EXERCISE PROMPT: Please output the following records exactly. Leave every image out.

Stored dataset items

=== Begin Enclosure ===

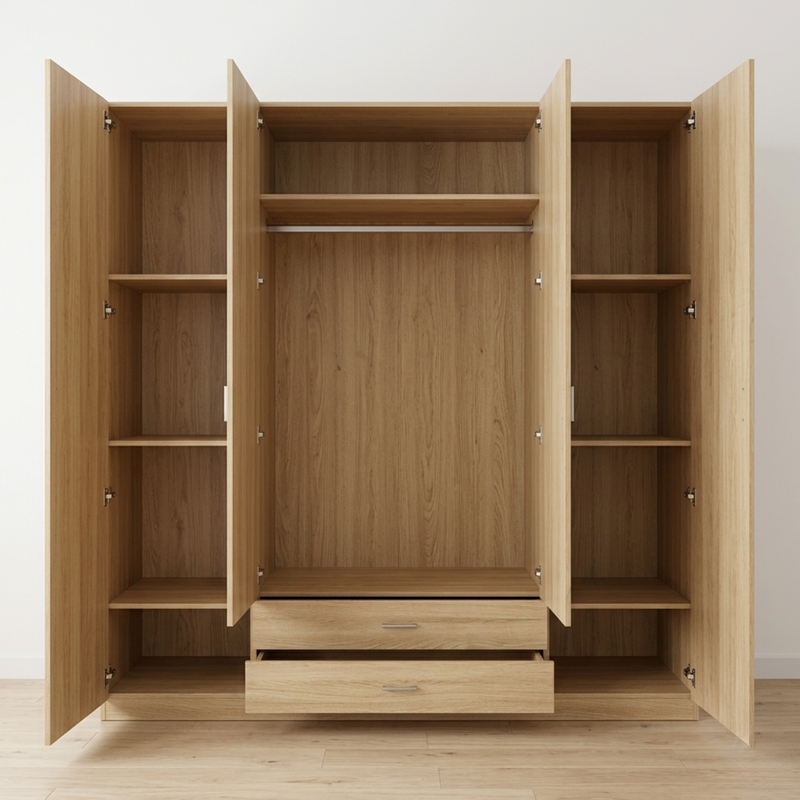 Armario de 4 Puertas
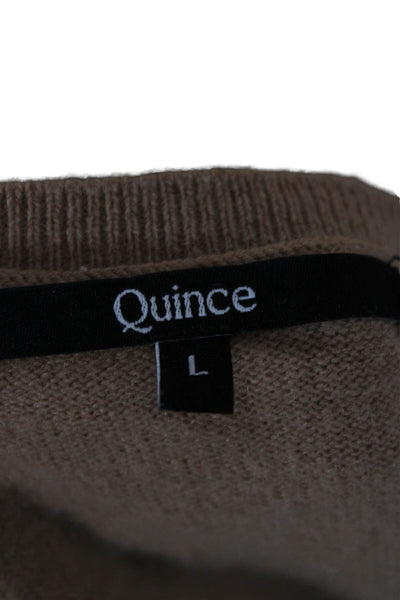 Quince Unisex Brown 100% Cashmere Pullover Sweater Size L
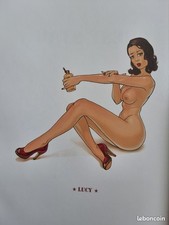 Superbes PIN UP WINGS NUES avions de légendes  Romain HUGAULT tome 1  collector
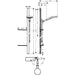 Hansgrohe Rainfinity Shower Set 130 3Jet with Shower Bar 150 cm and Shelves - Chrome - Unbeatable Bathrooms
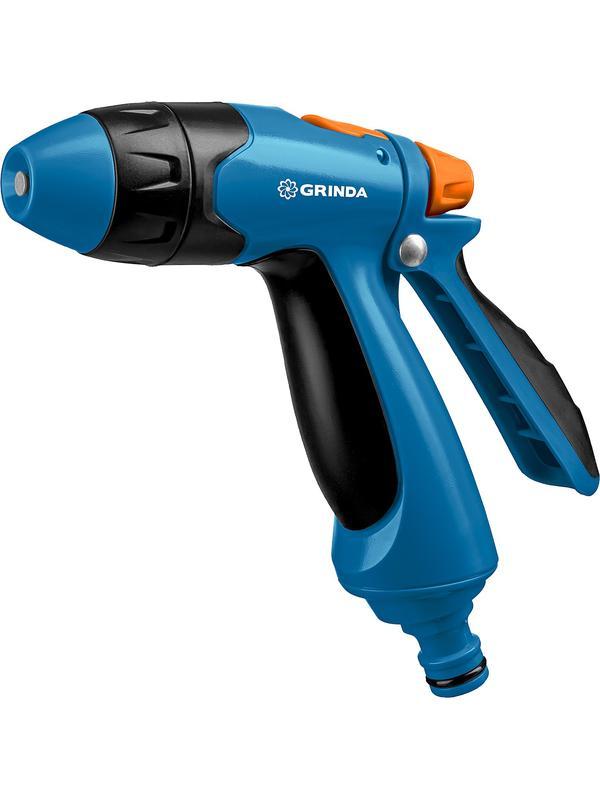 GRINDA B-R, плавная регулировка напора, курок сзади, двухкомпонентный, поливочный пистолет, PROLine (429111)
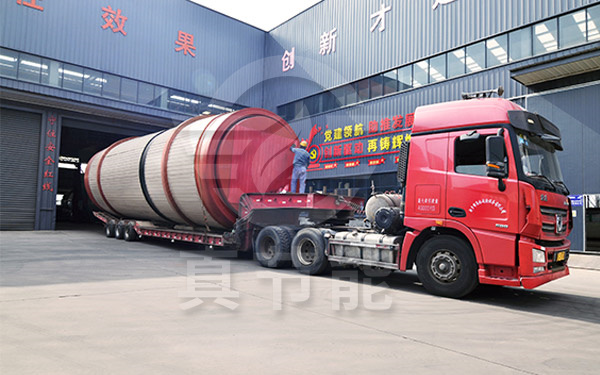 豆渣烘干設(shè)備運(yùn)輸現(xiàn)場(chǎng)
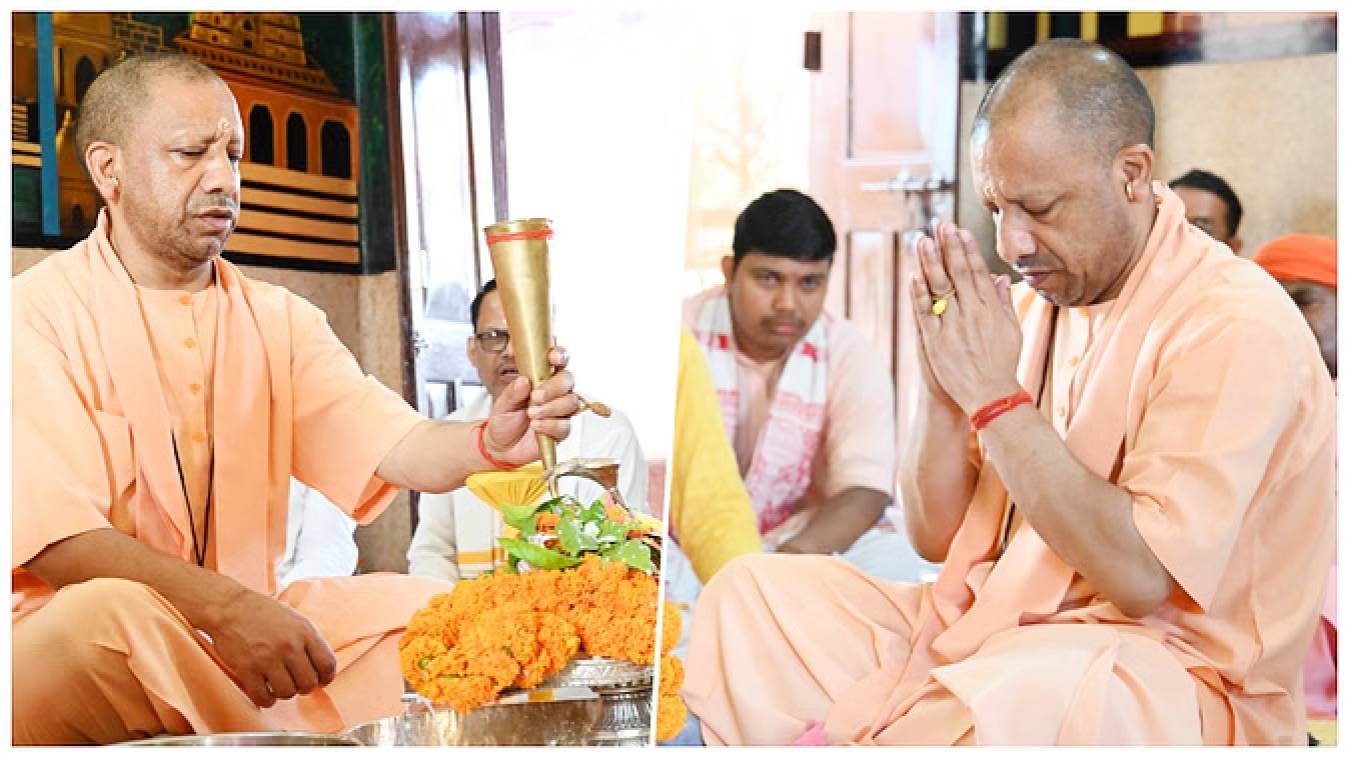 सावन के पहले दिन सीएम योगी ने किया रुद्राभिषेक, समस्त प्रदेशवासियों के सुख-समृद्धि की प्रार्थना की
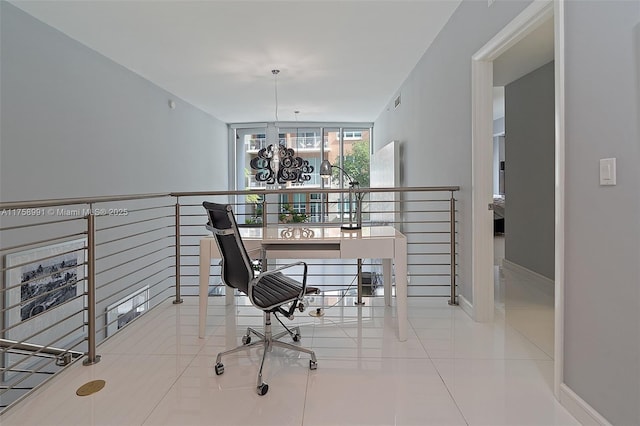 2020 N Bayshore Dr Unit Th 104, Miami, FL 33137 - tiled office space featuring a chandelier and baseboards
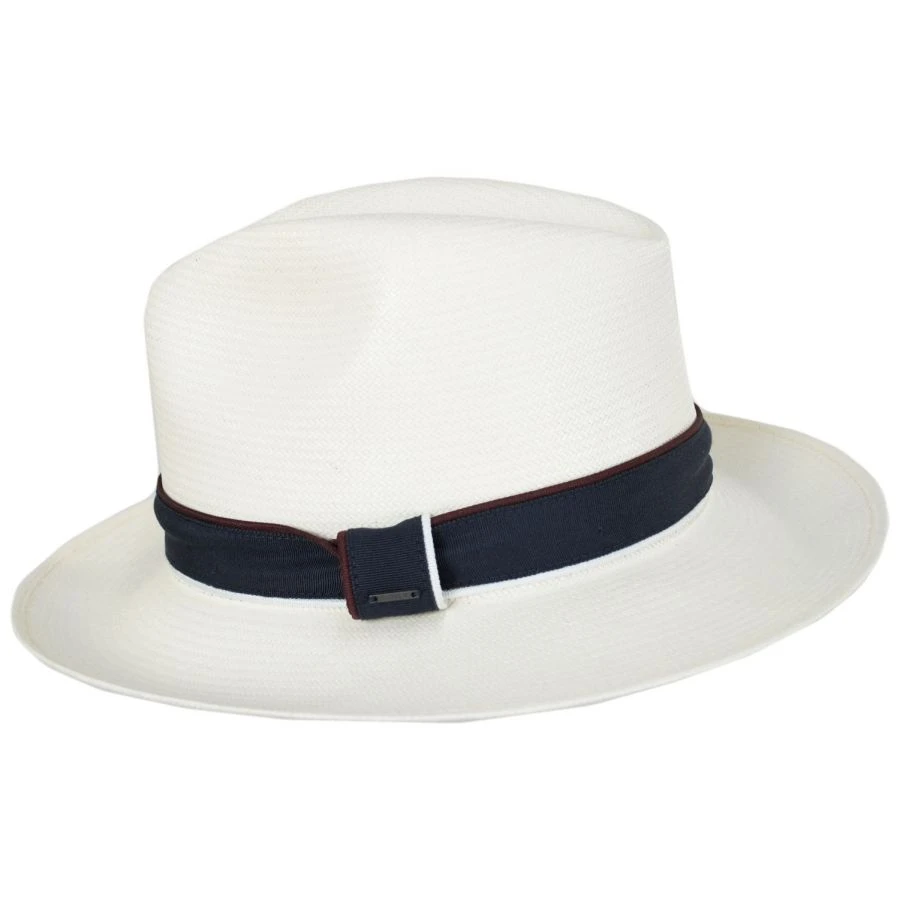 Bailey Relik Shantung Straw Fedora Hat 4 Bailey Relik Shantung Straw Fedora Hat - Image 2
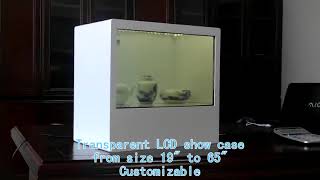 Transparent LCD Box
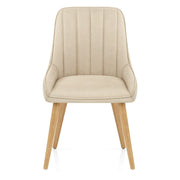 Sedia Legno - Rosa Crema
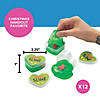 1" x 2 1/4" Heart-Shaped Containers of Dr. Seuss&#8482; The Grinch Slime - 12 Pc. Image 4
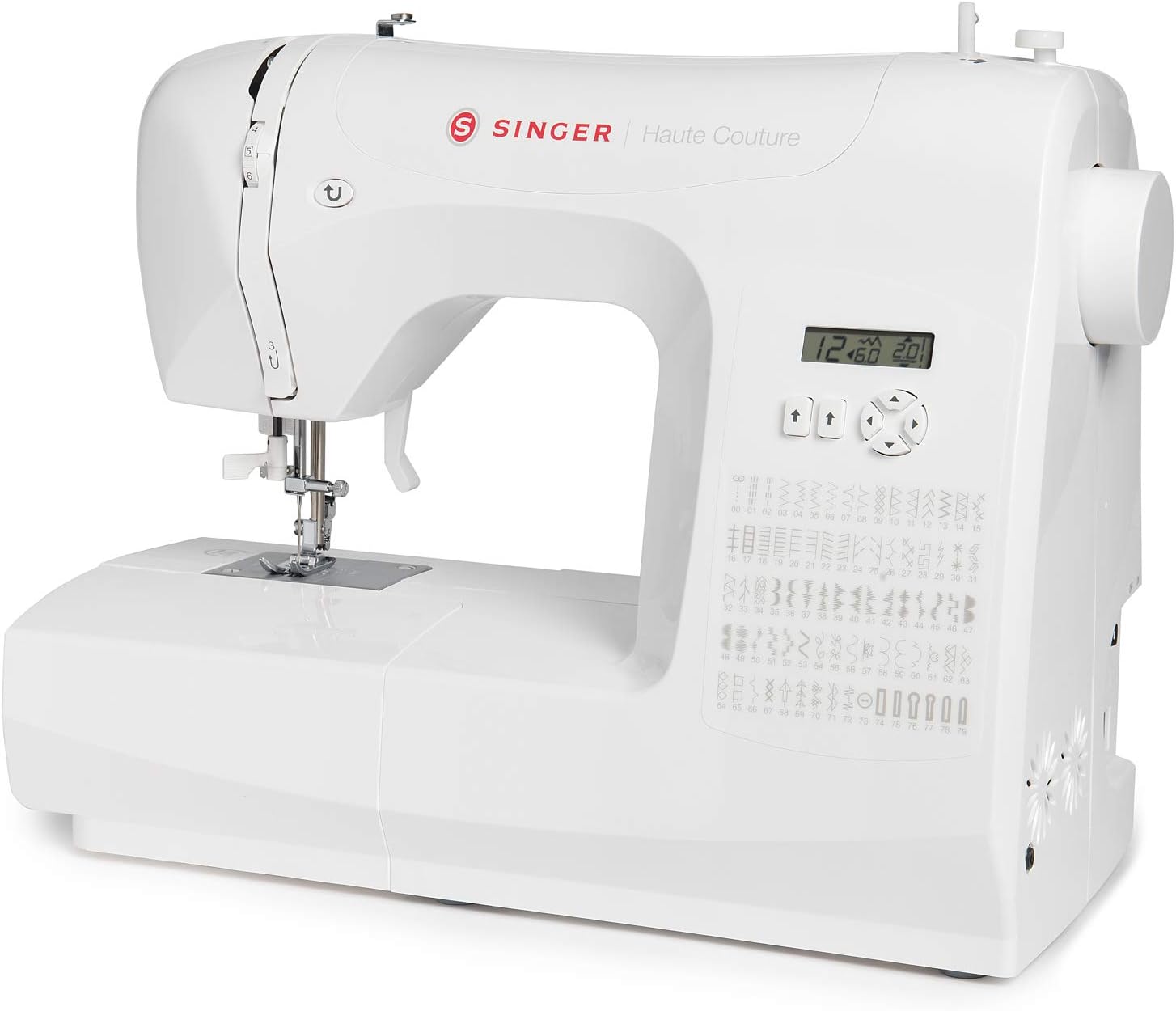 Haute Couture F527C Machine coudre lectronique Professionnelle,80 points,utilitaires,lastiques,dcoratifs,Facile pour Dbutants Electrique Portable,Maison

=== End Enclosure ===

ANSWER SECTION:
 Armario de 4 Puertas
 Quince Unisex Brown 100% Cashmere Pullover Sweater Size L
 Superbes PIN UP WINGS NUES avions de légendes  Romain HUGAULT tome 1  collector
 Hansgrohe Rainfinity Shower Set 130 3Jet with Shower Bar 150 cm and Shelves - Chrome - Unbeatable Bathrooms
 GRINDA B-R, плавная регулировка напора, курок сзади, двухкомпонентный, поливочный пистолет, PROLine (429111)
 豆渣烘干設(shè)備運(yùn)輸現(xiàn)場(chǎng)
 सावन के पहले दिन सीएम योगी ने किया रुद्राभिषेक, समस्त प्रदेशवासियों के सुख-समृद्धि की प्रार्थना की
 2020 N Bayshore Dr Unit Th 104, Miami, FL 33137 - tiled office space featuring a chandelier and baseboards
 Bailey Relik Shantung Straw Fedora Hat 4 Bailey Relik Shantung Straw Fedora Hat - Image 2
 Transparent LCD Box
 Sedia Legno - Rosa Crema
 1" x 2 1/4" Heart-Shaped Containers of Dr. Seuss&#8482; The Grinch Slime - 12 Pc. Image 4
 Haute Couture F527C Machine coudre lectronique Professionnelle,80 points,utilitaires,lastiques,dcoratifs,Facile pour Dbutants Electrique Portable,Maison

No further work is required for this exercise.